Bilhete para o Tchê Tchê
Foi em um contexto defensivo. Estava confuso porque pedi uma coisa, e quando o jogo se desenrolou, pedi outra. Quando percebi que não estava acontecendo, entendi que precisava enviar um bilhete para que ele compreendesse o que eu queria. Ele perguntou se poderia continuar ali, e eu disse que sim. Fico feliz que ele tenha sensibilidade, experiência, qualidade e, acima de tudo, persistência. Ele é inteligentíssimo na forma como se movimenta. Muitas vezes, não percebemos que é um jogador que equilibra a equipe, tanto com a bola quanto sem ela. Como aconteceu no gol que ele marcou. Ele recupera a bola e ganha a jogada. É um jogador perspicaz. Conseguiu desbloquear um momento do jogo a nosso favor. Eu envio bilhetes para evitar confusões, para que o jogador saiba exatamente o que quero.
Posicionamento do Colidio
Isso está muito relacionado à análise do adversário e ao contexto que temos à frente.
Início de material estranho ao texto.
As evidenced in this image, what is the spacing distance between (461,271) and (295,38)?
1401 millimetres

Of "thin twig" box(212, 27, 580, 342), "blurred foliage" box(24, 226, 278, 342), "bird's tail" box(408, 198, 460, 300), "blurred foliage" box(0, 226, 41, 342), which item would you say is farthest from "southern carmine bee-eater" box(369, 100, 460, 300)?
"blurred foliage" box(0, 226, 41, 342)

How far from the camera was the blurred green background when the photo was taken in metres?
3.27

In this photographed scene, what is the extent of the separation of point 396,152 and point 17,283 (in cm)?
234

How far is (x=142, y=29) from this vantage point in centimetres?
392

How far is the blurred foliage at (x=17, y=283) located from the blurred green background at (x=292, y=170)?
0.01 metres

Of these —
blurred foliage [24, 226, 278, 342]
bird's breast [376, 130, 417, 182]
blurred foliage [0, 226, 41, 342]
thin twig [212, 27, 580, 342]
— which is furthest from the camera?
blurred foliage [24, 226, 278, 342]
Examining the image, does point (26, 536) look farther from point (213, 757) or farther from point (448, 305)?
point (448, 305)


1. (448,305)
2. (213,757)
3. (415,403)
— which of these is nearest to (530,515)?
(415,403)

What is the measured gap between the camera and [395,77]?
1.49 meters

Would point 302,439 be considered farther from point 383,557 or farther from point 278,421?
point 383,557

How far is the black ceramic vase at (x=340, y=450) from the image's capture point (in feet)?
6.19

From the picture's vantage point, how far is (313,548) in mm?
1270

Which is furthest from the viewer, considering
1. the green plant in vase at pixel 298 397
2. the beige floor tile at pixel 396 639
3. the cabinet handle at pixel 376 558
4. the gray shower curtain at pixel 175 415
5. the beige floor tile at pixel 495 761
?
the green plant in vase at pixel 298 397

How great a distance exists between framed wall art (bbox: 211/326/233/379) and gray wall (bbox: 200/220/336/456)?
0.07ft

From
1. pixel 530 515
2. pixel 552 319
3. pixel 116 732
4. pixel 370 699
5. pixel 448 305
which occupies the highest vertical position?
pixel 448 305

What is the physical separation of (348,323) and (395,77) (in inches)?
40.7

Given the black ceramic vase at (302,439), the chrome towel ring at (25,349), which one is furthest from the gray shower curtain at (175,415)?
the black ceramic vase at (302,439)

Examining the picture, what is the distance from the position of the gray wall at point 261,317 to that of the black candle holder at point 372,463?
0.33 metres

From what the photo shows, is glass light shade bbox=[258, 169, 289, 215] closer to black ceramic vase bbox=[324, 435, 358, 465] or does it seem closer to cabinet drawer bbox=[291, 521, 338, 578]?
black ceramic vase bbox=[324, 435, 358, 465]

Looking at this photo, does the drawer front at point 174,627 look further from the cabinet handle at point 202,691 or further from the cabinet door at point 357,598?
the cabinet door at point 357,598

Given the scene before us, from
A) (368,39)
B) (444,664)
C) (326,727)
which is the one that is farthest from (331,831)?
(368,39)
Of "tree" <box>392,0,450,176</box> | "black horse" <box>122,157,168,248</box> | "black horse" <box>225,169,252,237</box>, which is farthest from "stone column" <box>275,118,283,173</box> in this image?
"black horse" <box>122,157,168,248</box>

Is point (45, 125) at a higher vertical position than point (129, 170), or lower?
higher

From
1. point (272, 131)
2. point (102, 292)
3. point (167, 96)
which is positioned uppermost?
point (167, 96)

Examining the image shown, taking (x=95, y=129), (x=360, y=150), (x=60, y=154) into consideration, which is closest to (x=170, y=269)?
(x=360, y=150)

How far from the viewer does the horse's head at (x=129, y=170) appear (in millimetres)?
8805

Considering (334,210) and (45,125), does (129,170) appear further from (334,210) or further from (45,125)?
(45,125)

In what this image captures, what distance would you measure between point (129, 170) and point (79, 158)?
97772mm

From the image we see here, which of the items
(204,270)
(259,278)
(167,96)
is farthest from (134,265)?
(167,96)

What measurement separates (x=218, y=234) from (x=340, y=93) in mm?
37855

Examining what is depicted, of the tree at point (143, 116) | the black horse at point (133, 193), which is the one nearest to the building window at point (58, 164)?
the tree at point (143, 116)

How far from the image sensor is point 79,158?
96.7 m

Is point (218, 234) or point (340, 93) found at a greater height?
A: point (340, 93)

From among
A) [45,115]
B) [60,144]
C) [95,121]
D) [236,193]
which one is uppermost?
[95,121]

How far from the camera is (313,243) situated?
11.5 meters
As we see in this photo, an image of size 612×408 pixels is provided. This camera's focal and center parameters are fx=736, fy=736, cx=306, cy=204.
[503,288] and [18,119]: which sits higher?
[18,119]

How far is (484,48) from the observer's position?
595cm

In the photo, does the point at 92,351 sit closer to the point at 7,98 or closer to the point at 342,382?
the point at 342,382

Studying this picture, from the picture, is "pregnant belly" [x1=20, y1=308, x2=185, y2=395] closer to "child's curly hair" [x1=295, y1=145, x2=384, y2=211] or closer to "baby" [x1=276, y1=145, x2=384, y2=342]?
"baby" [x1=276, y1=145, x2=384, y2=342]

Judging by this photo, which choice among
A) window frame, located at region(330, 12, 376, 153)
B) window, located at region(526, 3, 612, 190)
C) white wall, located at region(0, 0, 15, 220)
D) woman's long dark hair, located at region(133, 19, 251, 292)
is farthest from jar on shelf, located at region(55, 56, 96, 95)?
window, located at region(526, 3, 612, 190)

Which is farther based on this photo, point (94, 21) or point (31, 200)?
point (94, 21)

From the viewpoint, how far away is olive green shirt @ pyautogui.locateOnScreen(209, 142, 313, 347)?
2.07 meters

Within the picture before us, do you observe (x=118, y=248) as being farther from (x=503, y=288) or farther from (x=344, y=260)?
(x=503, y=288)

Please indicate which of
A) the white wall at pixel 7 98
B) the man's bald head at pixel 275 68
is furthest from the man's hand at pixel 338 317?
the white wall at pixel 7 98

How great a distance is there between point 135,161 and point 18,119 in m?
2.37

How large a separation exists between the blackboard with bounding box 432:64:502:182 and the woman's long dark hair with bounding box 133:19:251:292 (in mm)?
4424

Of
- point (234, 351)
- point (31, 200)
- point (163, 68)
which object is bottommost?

Com mais um atacante, teremos mais versatilidade, o que permitirá mais soluções. Colidio pode atuar tanto fora quanto dentro, como segundo atacante. Ele é muito versátil. Hoje, achei que, considerando as mudanças do Cruzeiro, a forma como defendiam e a capacidade do Colidio de conectar nosso ataque, o corredor central era o mais adequado. Tivemos Andrés e Adson, que merecia um gol. Ele teve uma boa performance, só faltou converter as oportunidades que criou. No geral, fez um jogo perfeito. Isso nos permite ter um jogo mais diversificado e criar mais dificuldades para o adversário. É um prazer ver mais de 20 finalizações, com muitos toques na área do adversário. Isso é gratificante para um treinador, pois estamos avaliando bem nossos jogadores e proporcionando a eles o que gostam de fazer. Gosto muito de atacar, com equilíbrio. Isso é um presente para se assistir.